Page excerpt
>>>>

Retirement village watchdog demands greater clarity from operators

The government agency tasked with monitoring the retirement village industry is demanding greater clarity from operators regarding the rules and costs involved in residents moving from independent living to rest home-type care facilities on the same site.

In its annual Retirement Village Monitoring Report, the Commission for Financial Capability (CFFC), has taken aim at the confusing contracts presented to intending residents and their families.

“They are so complicated we found that even some lawyers who work in the field could not understand them,” says CFFC’s National Manager of Retirement Villages, Troy Churton.

The retirement village industry is growing rapidly as the population ages, and villages increasingly include care facilities so they can market themselves as providing a “continuum of care”. More than 70% of villages now have care facilities on site, and more than 50% of New Zealand’s care beds are on retirement villages sites.

But few intending residents understand that the independent living part of a village and the care facility operate under different regulatory regimes and different cost structures.

The independent living side is regulated by the Retirement Villages Act and monitored by the Retirement Commissioner; care facilities come under the auspices of district health boards and are monitored by the Health & Disability Commissioner.

“A person who buys a license to occupy an independent living unit in a village may think they can move easily into the care facility on site should they need to, but that’s not necessarily the case,” says Churton.

The process for moving into care is complex, and the resident may face extra charges.

<<<<

Work item
Resume the retirement village report after its last sentence, carrying on its account of residents moving from independent living into on-site care.

Data
>>>>

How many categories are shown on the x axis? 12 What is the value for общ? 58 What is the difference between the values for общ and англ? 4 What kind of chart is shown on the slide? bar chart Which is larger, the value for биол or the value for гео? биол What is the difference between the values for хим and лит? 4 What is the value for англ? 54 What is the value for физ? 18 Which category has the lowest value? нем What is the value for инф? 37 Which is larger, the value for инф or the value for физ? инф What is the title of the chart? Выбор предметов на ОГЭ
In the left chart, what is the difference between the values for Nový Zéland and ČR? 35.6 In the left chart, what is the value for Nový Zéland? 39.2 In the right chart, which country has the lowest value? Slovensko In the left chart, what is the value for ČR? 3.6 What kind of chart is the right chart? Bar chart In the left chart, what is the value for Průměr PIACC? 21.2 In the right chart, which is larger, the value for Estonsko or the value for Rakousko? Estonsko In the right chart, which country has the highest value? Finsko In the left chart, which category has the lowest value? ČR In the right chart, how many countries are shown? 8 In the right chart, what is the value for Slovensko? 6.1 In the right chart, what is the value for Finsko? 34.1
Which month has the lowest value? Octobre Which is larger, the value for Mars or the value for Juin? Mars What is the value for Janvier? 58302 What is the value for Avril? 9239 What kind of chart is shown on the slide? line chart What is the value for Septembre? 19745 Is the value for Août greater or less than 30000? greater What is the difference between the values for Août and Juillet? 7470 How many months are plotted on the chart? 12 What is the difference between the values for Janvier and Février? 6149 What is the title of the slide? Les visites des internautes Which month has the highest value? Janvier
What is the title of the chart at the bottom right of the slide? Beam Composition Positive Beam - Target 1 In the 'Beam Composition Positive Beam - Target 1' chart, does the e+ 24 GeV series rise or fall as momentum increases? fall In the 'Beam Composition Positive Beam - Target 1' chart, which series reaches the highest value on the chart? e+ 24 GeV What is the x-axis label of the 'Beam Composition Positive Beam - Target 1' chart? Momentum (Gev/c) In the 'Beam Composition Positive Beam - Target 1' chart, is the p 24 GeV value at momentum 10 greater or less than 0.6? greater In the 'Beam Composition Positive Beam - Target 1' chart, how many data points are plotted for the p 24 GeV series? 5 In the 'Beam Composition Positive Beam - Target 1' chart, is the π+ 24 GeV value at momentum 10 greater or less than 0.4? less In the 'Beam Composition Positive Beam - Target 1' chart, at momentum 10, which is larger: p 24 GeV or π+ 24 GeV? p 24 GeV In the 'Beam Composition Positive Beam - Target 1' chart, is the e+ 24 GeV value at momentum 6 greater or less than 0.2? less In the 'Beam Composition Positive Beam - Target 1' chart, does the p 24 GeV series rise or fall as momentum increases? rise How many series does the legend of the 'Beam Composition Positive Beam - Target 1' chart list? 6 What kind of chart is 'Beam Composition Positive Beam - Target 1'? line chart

<<<<

Result for this exercise
“We believe retirement village operators are not explaining this clearly enough in their marketing and in the contracts they offer to intending residents,” says Churton. “There needs to be better disclosure in the marketing and documents that tells consumers really clearly that if they’re going to need care in the future, there are different pathways by which they may access that care, each with different cost implications.”

Churton’s report recommends formal changes to the Retirement Village Code of Practice to require retirement village operators to provide greater clarity for people considering moving into one, and to simplify the jargon that could confuse both prospective retirement village residents and their lawyers.

“Every intending resident has to have independent legal advice on the documents they are about to sign. We stress how important it is to look at the terms of transfer between the village and the care facility.”

Churton’s report has been submitted to the Minister responsible for retirement villages, Hon. Phil Twyford. (Ed’s note: responsibility for the retirement villages portfolio may be moving to new housing minister Megan Woods, to be confirmed).

In the meantime, consumers can visit for more information, or ring Seniorline on 0800 725 463. Churton advises intending residents to ask the operator of the village they’re considering moving into about the processes for transferring to its care facility, and the different cost implications.